Auch abseits von KI gibt es gesetzlich vorgeschriebene Bereiche, in denen Entscheidungen mit erheblicher Wirkung nicht automatisiert getroffen werden dürfen, sondern zwingend einer menschlichen Prüfung unterliegen. So lässt sich im deutschen Glücksspiel-Sektor beispielsweise eine OASIS Spielersperre aufheben, indem ein schriftlicher Antrag gestellt wird; eine automatische Beendigung ist nicht vorgesehen, sondern das zuständige Regierungspräsidium prüft und entscheidet den Vorgang manuell. Ebenso verlangt das europäische Verbraucher- und Datenschutzrecht, dass bei wichtigen Entscheidungen über Verträge oder Bonität — etwa bei der Ablehnung eines Kredit-, Leasing- oder Mobilfunkvertrags — keine vollautomatisierte Entscheidung ohne menschliche Überprüfung getroffen werden darf. Verbraucher haben Anspruch darauf, dass ein zuständiger Mitarbeiter den Fall prüft und die Entscheidung nachvollziehbar begründet.

Damit wird deutlich, dass Entscheidungsprozesse mit erheblichen Auswirkungen auf Rechte oder Zugang zu Dienstleistungen nicht vollautomatisiert umgesetzt werden dürfen — eine vollständige Automatisierung wäre mit den Anforderungen an Transparenz, Nachvollziehbarkeit und Schutz individueller Rechte unvereinbar.

Regulatorische Dynamik und internationale Einordnung

Mit dem „Digital Omnibus“ hat die Europäische Kommission im November 2025 vorgeschlagen, zentrale Vorgaben für Hochrisiko-KI später wirksam werden zu lassen: Statt August 2026 sollen die strengeren Pflichten frühestens im Dezember 2027 vollständig greifen, ergänzt durch einen Endtermin für die endgültige Anwendung. Ziel ist es, Unternehmen mehr Umsetzungszeit zu geben, Überschneidungen zwischen Digitalgesetzen zu reduzieren und die Wettbewerbsfähigkeit zu stärken. Die Reaktionen darauf fallen geteilt aus. Wirtschaftsverbände begrüßen die Entlastung, während zivilgesellschaftliche Organisationen kritisieren, dass Hochrisiko-KI dadurch länger ohne vollständige Schutzmechanismen genutzt werden kann.
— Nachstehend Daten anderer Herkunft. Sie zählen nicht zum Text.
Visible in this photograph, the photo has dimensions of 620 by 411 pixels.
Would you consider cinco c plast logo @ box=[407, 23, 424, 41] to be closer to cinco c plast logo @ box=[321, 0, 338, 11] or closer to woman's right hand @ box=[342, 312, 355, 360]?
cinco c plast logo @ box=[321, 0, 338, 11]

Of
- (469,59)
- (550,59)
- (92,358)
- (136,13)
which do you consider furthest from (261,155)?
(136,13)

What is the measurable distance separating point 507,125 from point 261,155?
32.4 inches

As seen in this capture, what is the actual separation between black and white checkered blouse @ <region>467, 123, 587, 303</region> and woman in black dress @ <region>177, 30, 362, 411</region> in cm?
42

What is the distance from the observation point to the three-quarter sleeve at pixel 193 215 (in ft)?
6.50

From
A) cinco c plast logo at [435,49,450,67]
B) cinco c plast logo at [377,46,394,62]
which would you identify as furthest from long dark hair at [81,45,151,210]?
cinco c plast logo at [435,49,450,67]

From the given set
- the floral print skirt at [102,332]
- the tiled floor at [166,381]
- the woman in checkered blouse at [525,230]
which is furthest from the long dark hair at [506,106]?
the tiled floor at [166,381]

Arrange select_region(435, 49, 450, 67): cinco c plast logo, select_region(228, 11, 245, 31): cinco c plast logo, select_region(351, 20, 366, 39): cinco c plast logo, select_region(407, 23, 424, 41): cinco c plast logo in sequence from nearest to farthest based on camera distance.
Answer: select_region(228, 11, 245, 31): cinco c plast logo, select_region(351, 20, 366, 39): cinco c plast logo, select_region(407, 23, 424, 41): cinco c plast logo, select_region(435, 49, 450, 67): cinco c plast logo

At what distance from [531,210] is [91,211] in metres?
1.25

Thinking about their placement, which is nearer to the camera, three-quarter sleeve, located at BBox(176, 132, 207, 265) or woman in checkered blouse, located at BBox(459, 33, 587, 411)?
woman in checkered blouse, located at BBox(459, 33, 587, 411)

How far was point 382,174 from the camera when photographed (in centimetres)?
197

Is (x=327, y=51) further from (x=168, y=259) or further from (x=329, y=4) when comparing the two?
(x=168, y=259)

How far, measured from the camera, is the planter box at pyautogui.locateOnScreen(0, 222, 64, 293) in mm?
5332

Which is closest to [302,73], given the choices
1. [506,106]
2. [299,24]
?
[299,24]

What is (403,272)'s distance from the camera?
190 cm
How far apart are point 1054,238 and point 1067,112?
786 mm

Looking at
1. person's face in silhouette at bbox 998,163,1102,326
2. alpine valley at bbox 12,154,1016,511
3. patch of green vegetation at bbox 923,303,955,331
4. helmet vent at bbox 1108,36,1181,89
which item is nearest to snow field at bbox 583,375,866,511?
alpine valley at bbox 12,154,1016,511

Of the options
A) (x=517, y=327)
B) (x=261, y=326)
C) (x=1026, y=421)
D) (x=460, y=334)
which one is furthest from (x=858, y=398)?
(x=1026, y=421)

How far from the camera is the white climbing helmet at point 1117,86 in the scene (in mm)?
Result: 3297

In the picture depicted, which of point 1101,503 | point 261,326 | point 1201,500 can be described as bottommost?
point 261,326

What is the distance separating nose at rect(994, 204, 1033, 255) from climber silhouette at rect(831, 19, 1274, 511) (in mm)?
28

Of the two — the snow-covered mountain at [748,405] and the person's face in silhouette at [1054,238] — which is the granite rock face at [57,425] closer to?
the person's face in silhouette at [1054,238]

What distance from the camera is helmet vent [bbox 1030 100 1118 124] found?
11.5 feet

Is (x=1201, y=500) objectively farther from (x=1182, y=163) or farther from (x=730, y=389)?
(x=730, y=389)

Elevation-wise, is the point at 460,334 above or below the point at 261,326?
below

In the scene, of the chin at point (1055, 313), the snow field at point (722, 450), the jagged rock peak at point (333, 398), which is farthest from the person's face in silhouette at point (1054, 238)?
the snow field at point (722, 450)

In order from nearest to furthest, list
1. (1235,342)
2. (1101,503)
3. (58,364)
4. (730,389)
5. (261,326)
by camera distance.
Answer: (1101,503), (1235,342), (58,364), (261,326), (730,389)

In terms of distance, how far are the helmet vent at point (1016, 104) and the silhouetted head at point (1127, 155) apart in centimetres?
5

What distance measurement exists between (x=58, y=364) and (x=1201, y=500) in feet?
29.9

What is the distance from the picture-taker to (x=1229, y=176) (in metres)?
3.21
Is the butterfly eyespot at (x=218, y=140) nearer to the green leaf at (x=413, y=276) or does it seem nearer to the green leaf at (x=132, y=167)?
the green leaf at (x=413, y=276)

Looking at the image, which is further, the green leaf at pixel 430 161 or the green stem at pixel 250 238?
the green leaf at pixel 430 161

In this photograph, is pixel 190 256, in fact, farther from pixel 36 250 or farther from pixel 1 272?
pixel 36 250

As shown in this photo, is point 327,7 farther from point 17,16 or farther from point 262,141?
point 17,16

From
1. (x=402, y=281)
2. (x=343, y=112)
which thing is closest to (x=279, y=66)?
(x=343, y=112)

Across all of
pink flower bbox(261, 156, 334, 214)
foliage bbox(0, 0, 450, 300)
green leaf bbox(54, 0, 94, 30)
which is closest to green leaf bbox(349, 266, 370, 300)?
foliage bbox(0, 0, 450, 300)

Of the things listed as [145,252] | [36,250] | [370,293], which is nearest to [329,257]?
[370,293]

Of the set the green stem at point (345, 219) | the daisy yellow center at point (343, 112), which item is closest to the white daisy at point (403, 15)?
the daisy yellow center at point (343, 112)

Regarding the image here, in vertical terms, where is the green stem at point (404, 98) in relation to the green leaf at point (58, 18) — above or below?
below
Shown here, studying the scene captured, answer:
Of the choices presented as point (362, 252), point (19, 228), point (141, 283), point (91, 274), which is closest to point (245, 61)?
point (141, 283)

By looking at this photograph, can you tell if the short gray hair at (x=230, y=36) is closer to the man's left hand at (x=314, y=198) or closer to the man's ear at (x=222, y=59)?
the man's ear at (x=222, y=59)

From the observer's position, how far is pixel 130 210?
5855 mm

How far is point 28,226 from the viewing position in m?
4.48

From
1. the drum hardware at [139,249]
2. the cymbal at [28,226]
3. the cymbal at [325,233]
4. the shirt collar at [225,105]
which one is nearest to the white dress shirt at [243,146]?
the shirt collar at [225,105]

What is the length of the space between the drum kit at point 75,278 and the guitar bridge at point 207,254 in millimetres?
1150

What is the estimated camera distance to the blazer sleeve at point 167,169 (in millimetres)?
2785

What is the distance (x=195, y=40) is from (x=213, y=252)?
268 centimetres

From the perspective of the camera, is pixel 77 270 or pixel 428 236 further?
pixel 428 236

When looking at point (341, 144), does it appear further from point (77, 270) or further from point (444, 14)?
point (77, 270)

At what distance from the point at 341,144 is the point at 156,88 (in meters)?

Die Debatte fällt in eine Phase, in der KI-Systeme zunehmend in Alltags- und Verwaltungsprozesse einfließen und die EU parallel an praktischen Leitlinien wie einem Kodex für General-Purpose-KI arbeitet.
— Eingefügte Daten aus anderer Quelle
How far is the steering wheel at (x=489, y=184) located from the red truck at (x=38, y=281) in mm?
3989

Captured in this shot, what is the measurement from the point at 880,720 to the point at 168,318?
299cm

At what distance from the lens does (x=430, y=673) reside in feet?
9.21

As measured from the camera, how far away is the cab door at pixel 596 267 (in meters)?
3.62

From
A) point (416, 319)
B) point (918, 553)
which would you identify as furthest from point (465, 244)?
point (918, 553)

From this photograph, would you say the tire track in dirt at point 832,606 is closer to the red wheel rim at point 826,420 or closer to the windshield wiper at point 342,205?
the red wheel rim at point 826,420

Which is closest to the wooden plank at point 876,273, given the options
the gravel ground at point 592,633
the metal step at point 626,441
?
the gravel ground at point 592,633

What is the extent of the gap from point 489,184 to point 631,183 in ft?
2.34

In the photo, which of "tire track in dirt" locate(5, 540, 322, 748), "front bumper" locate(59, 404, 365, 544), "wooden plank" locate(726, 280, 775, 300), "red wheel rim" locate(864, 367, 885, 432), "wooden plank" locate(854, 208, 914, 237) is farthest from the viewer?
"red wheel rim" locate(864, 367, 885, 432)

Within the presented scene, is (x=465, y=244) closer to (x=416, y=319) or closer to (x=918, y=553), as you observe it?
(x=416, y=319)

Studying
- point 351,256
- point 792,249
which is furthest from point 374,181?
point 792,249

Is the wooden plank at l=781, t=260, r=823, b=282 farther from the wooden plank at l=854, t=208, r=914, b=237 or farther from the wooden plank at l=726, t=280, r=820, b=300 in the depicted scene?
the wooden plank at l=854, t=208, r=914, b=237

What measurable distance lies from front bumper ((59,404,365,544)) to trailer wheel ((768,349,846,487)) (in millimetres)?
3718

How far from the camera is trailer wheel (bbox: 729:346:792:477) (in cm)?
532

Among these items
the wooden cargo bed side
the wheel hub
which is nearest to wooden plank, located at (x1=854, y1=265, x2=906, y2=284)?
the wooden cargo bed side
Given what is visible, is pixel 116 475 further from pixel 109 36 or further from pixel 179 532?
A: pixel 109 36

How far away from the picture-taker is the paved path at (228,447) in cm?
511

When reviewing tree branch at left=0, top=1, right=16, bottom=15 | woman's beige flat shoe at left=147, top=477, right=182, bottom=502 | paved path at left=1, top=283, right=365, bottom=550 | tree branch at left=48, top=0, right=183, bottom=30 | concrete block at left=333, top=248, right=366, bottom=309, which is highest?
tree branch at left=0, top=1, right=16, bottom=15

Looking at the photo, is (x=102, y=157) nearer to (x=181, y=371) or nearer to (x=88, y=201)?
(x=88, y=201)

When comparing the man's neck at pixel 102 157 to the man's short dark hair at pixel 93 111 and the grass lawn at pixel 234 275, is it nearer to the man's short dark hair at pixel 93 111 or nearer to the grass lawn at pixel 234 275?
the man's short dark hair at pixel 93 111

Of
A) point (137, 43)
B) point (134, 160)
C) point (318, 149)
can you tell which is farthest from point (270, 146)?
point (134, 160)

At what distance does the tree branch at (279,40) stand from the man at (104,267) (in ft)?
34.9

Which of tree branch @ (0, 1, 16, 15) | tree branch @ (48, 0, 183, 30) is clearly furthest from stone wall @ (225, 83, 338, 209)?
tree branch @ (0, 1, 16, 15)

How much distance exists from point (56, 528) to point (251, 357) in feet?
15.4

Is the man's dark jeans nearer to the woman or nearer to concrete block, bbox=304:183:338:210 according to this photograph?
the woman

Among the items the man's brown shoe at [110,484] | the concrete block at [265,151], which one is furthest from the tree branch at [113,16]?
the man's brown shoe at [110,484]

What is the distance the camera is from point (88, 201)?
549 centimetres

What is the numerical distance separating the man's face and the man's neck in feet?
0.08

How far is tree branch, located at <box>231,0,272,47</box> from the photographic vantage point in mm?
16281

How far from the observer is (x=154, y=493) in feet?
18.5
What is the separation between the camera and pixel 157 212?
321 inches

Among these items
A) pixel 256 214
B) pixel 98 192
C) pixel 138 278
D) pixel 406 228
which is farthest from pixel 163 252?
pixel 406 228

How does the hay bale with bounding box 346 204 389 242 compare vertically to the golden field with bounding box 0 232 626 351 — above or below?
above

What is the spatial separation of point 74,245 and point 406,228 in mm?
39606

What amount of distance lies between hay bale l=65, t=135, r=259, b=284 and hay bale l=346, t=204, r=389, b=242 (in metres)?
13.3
Im globalen Vergleich zeigen sich deutliche Unterschiede: Die EU setzt auf einheitliche Mindeststandards und einen risikobasierten Ordnungsrahmen, die USA verfolgen einen stärker marktorientierten Ansatz mit Deregulierungsakzenten und einem Nebeneinander einzelstaatlicher Regeln, während China sektorale Spezialvorgaben und staatlich gesteuerte Industriepolitik kombiniert. So entsteht ein heterogenes weltweites Regulierungsumfeld, in dem der europäische Standardisierungsanspruch klar heraussticht.